Selling my car has been on my to-do list for a very long time as my ongoing ownership of the vehicle was the major elephant in the room for my FIRE journey. How can I possibly justify owning such a car on finance when trying to achieve FI?  I simply could not and that is why I have sold it.

I will admit to procrastinating on the sale because as often with cars, it is a heart over the head decision. Finally, I have come to my senses and sold it. Car ownership is in many ways a sign of status and success. Selling such a status symbol is almost a sign that you have failed. However, that is flawed thinking. We are so ready to buy cars on credit to have this ‘status’ and in the process make a huge commitment to pay something every month. It is almost like having debt is the status symbol in our society.

FIRE is about removing and changing that mindset. I now believe that NOT having a car that is costing me dearly and not having debt is a status symbol. I hope to be able to buy a decent car outright when I can afford it without finance. Then it truly will be something to show off.

How did I sell my car with finance outstanding?

I used the car buying service Motorway to sell it. As the car had finance on it, a private buyer was going to be a challenge as people are wary of making such a purchase with the finance outstanding.

The process was very easy. You visit their website and then upload some snaps of the car. They will find a buyer and give you a call. With Motorway, the dealer will happily give you a price and then pay off the finance directly to the finance company. The difference will be deposited in your account.

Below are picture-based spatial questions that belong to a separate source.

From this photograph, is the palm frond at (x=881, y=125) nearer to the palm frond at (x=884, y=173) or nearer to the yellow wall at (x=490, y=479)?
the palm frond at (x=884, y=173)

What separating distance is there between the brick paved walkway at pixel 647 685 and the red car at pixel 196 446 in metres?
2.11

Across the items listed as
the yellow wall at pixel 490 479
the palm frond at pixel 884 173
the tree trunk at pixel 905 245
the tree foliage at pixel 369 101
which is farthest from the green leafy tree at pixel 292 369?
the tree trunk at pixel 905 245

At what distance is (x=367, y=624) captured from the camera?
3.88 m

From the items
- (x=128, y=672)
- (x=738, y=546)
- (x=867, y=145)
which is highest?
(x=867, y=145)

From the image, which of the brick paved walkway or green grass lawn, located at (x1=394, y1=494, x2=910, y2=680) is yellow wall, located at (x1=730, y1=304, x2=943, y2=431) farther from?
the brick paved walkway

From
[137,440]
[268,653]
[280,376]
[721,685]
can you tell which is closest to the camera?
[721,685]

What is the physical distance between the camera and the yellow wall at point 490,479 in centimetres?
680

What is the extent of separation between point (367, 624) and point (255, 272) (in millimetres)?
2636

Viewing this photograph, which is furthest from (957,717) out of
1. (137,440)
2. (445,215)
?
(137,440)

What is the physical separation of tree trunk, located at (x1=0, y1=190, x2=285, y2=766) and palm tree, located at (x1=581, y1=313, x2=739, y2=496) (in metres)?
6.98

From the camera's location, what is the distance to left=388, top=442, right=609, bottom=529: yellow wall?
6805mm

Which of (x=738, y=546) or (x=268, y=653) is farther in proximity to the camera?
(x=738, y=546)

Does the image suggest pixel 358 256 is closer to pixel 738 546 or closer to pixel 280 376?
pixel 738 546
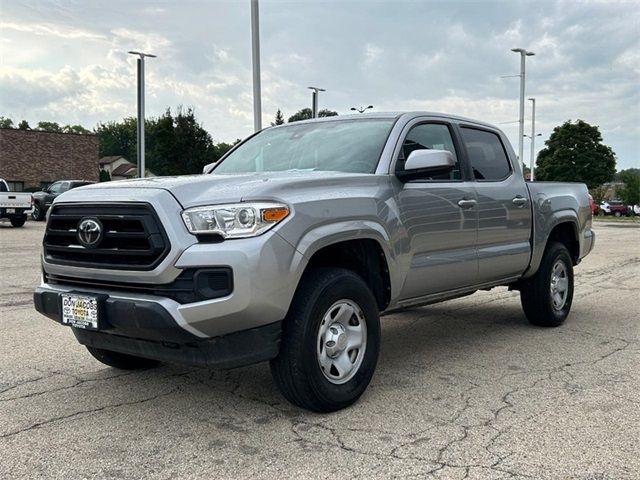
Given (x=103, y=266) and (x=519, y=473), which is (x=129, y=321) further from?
(x=519, y=473)

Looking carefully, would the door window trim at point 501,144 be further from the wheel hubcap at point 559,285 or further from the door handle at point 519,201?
the wheel hubcap at point 559,285

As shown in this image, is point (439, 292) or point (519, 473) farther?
point (439, 292)

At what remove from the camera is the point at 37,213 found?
28188 mm

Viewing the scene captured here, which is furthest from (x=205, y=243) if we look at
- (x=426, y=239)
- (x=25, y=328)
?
(x=25, y=328)

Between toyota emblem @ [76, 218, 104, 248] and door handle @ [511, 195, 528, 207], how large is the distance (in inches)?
145

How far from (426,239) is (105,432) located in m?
2.46

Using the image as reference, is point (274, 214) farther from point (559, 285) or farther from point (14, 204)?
point (14, 204)

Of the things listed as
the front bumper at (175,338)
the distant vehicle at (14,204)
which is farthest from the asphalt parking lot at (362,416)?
the distant vehicle at (14,204)

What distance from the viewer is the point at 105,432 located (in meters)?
3.66

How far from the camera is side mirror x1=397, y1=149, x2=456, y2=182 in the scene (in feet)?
14.5

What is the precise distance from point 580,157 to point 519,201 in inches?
2368

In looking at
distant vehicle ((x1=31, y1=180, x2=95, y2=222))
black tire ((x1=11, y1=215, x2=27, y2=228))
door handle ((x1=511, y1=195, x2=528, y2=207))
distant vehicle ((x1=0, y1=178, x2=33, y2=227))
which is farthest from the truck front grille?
distant vehicle ((x1=31, y1=180, x2=95, y2=222))

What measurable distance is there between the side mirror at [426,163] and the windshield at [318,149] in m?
0.25

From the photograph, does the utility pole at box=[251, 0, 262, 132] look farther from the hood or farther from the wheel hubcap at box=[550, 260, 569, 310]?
the hood
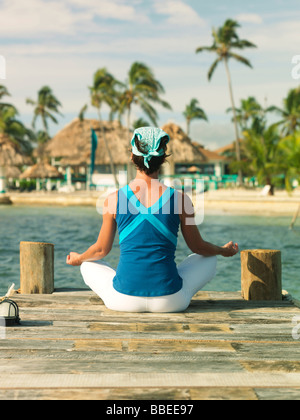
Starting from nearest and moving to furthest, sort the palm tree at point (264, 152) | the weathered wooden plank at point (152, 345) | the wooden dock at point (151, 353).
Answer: the wooden dock at point (151, 353), the weathered wooden plank at point (152, 345), the palm tree at point (264, 152)

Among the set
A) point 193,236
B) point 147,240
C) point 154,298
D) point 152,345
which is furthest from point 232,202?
point 152,345

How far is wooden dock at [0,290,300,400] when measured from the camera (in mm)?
2734

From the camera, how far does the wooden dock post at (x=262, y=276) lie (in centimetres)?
504

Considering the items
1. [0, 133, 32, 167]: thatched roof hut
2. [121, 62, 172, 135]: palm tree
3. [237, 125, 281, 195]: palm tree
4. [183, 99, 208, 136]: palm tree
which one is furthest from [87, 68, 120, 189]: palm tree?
[183, 99, 208, 136]: palm tree

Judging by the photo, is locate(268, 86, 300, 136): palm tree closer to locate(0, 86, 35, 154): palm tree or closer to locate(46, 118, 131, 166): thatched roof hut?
locate(46, 118, 131, 166): thatched roof hut

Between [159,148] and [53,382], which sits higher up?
[159,148]

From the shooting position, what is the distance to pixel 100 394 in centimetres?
267

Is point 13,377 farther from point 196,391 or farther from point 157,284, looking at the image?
point 157,284

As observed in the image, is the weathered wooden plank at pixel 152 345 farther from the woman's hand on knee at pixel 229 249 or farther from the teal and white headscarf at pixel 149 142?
the teal and white headscarf at pixel 149 142

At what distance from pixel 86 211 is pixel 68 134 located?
1716cm

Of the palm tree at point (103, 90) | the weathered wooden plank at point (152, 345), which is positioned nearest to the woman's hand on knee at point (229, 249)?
the weathered wooden plank at point (152, 345)

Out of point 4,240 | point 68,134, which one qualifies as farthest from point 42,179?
point 4,240

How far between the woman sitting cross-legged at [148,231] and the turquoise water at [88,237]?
685cm

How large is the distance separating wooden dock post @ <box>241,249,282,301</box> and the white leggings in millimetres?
711
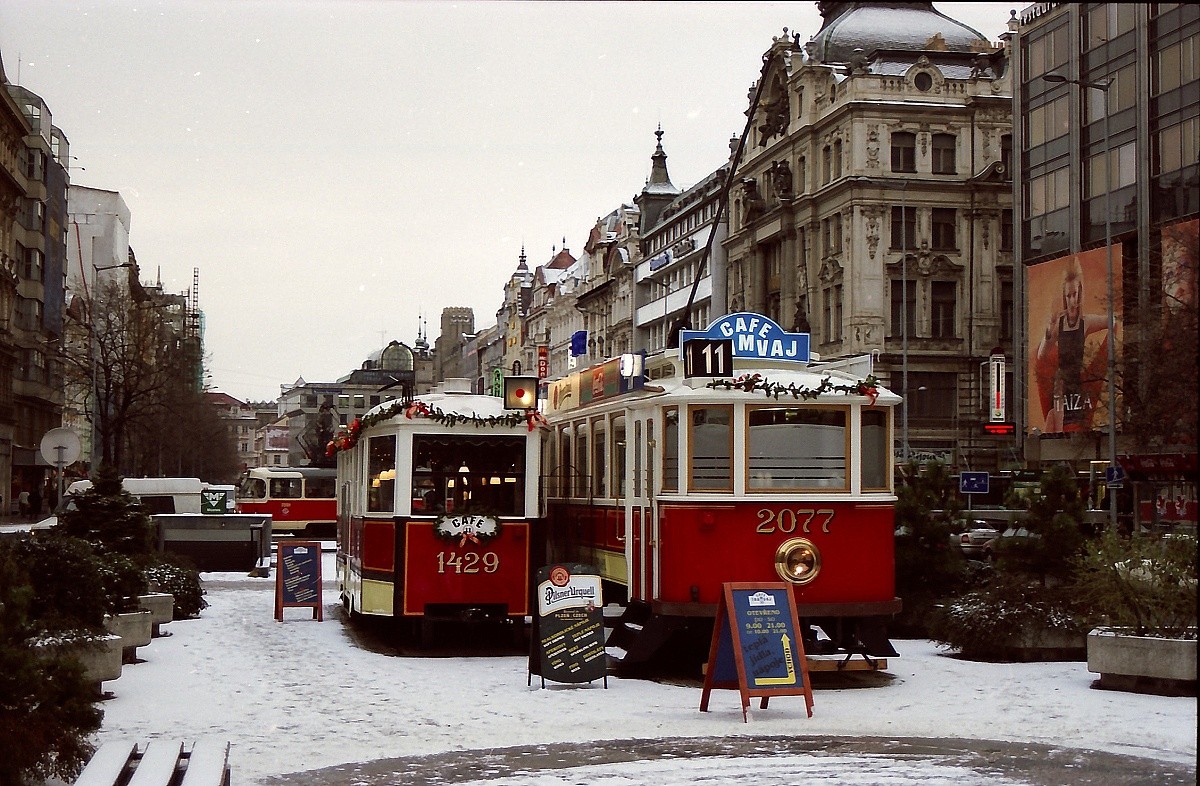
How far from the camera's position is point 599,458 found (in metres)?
17.9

The only difficult part is the finance company is often slow to update their records, so it is advisable to go with a reputable buyer who is trustworthy and you know will have paid or are good to pay off the loan. The buyer I have is a large company so I have no worries (yet) that they have not paid it.

They send round a driver to your house to collect the vehicle and away it goes.

The price I was offered was about £800 more than and the process seemed easier as the car was collected from my home rather than me going to a location and having to get back on public transport.

I do accept that selling the car this way will obtain a lower figure than selling privately, but if you have finance on the vehicle, it is almost impossible to get a private buyer to go through with the transaction. I tried selling the car last year and had this exact problem. Would you buy a car with finance outstanding? Hell no.

Another way could be to take out a loan to pay off the finance and then sell privately and immediately repay that loan.  I think I could have sold the car for about £1500-2000 more by doing that. However, it added another risk and complexity to a process which I had already put off and made every excuse under the sun to avoid commencing selling the car. Besides, the whole point in selling the car was to get out of debt, and taking on another loan to do so seems counter-intuitive.

It is done and now I really am debt-free. Selling the car will add another £450/month to my budget once finance, tax, insurance, fuel and servicing are accounted for. I also got £2000 in my pocket which I will put in my ‘buffer’ account for now.